Auch in Marokko besteht jedoch ein Risiko terroristischer Anschläge mit islamistischem Hintergrund, die insbesondere auf ausländische Staatsangehörige abzielen können (AA 5.7.2017, vgl. BMEIA 5.7.2017). Es kann nicht ausgeschlossen werden, dass sich die instabile Sicherheitslage in den Regionen Nordafrika, Sahel und Nah-/Mittelost auf Marokko auswirkt. Es muss mit Anschlägen durch Kämpfer aus diesen Regionen gerechnet werden sowie mit Aktionen von Personen oder Gruppierungen, die innerhalb Marokkos agieren und sich von der Propaganda terroristischer Gruppierungen beeinflussen lassen. So ereignete sich zuletzt im April 2011 in Marrakesch eine Bombenexplosion mit terroristischem Hintergrund, die 17 Todesopfer und mehrere Verletzte – zumeist Touristen – forderte (AA 5.7.2017).

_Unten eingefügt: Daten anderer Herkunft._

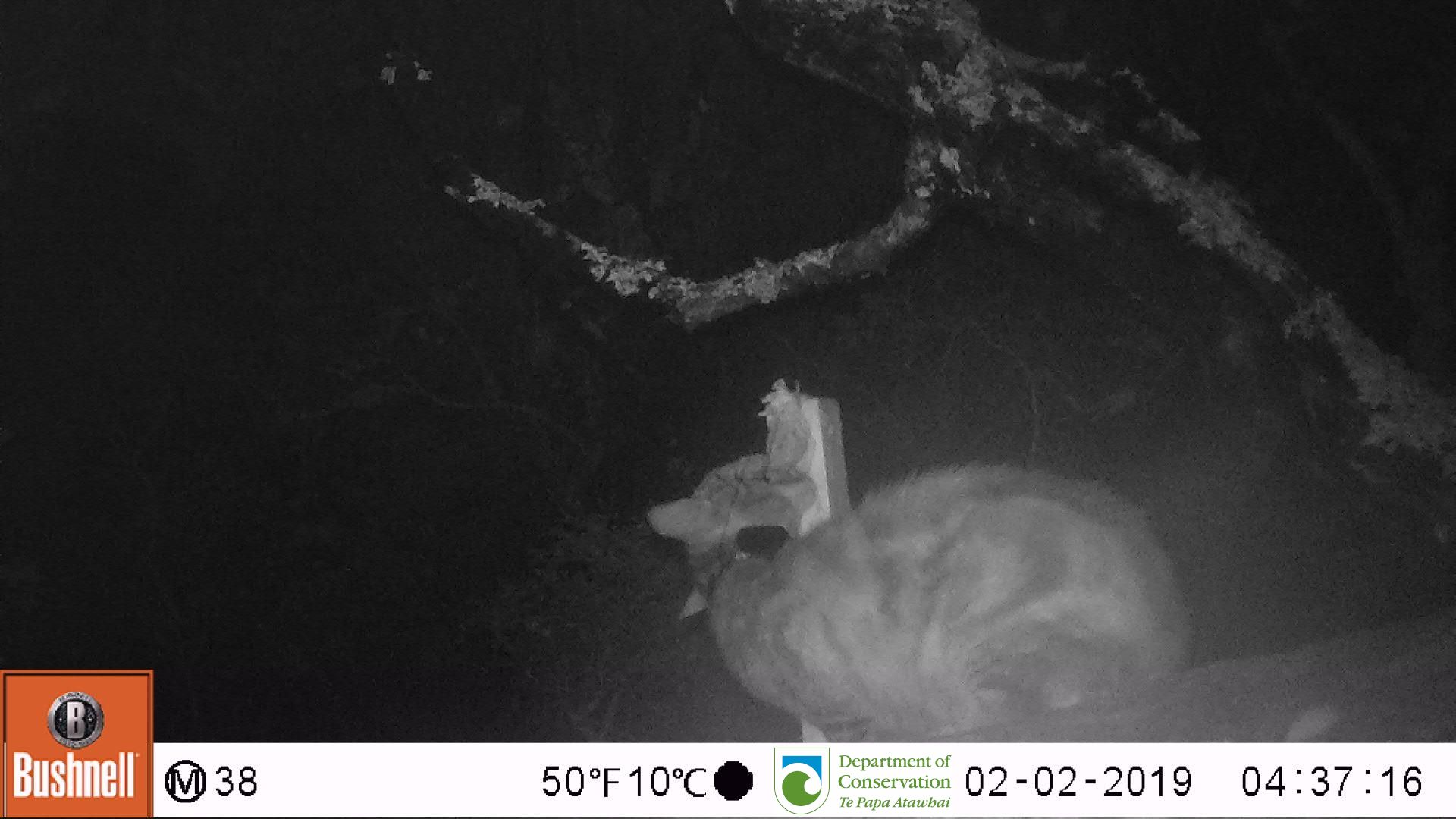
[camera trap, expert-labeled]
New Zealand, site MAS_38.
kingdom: Animalia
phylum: Chordata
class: Mammalia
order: Carnivora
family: Felidae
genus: Felis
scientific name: Felis catus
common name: domestic cat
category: cat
Cat (domestic cat) (Felis catus).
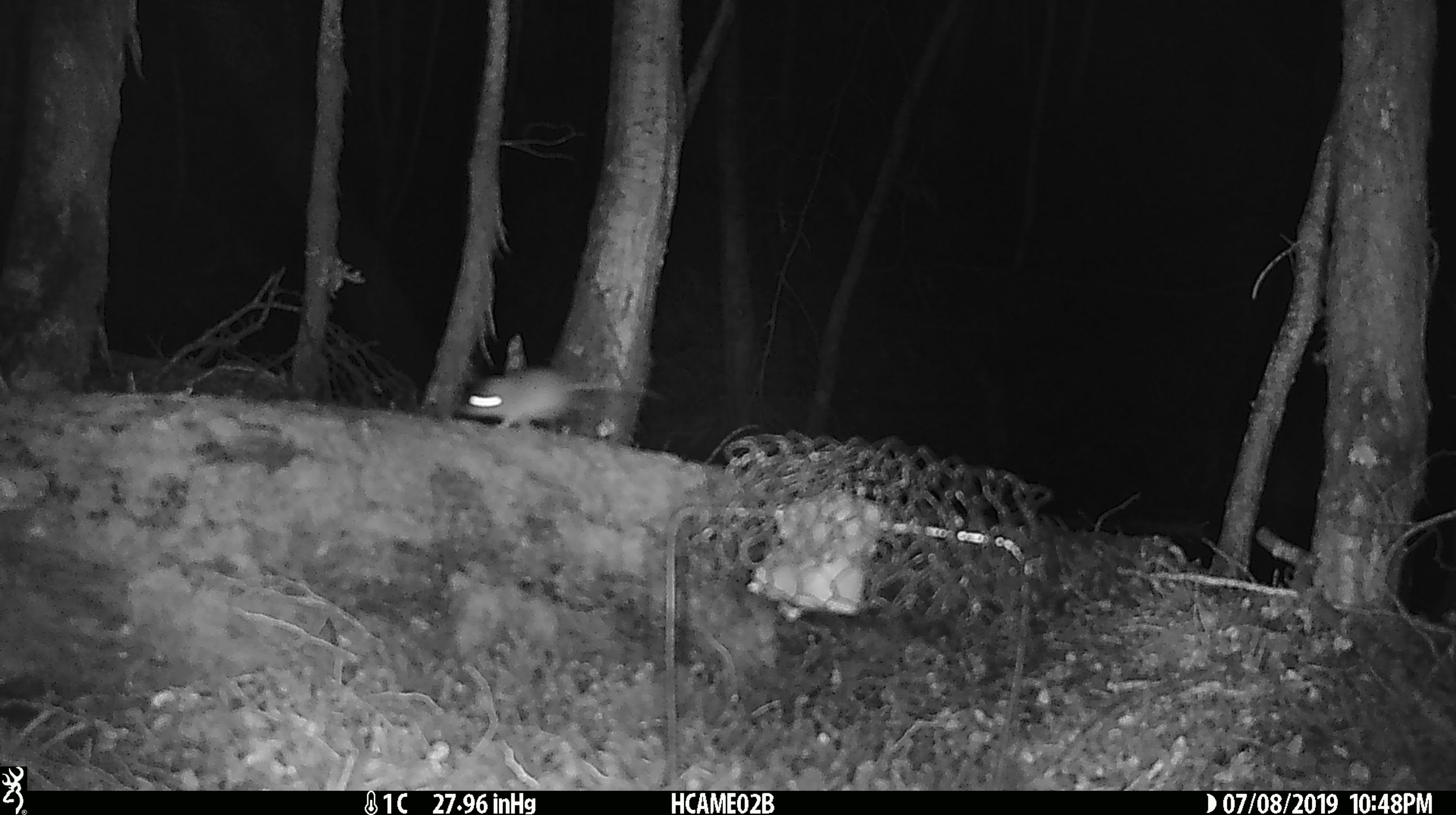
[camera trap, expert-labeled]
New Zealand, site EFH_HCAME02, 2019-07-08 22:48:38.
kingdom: Animalia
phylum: Chordata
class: Mammalia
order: Rodentia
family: Muridae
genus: Mus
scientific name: Mus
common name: mouse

Marokko steht im Kampf gegen den Terrorismus im Lager des Westens. Die marokkanischen Dienste gelten als gut unterrichtet und operationell fähig; die laufende Aushebung von Terrorzellen spricht für deren Effizienz. AQIM und andere islamisch-fundamentalistische Gruppierungen, Salafisten und IS-Kämpfer werden als Staatsfeinde Nummer eins betrachtet. Besondere Sorge gilt seit Ausbruch der Mali-Krise einer vermuteten Verbindung der Polisario mit fundamentalistischen Elementen aus dem Sahel (AQIM, Ansareddine, Mujao) sowie aus Syrien und dem Irak. Die marokkanischen Behörden befürchten einen Rückfluss von Kämpfern nach Marokko aus Syrien und dem Irak und das Entstehen von grenzüberschreitenden Terrornetzwerken. Die – auch im öffentlichen Raum kaum kaschierten - Überwachungsmaßnahmen erstrecken sich auch auf die Überwachung des Internets und elektronischer Kommunikation (ÖB 9.2015).
Demonstrationen, insbesondere in Großstädten, können sich spontan und unerwartet entwickeln, so zum Beispiel aktuell im Norden Marokkos in Al Hoceima und umliegenden Orten. Die Proteste richten sich meist gegen soziale Ungerechtigkeit, Korruption und Behördenwillkür (AA 5.7.2017). Im Oktober 2016 flammten in verschiedenen Landesteilen Proteste gegen soziale und wirtschaftliche Missstände auf. Es kam zu Zusammenstößen zwischen Anwohnern und der Polizei, als die Behörden mit dem Abriss von informellen Siedlungen in Sidi Bibi, einer Stadt in der Nähe von Agadir, begannen. Tausende Menschen gingen in größeren Städten, u.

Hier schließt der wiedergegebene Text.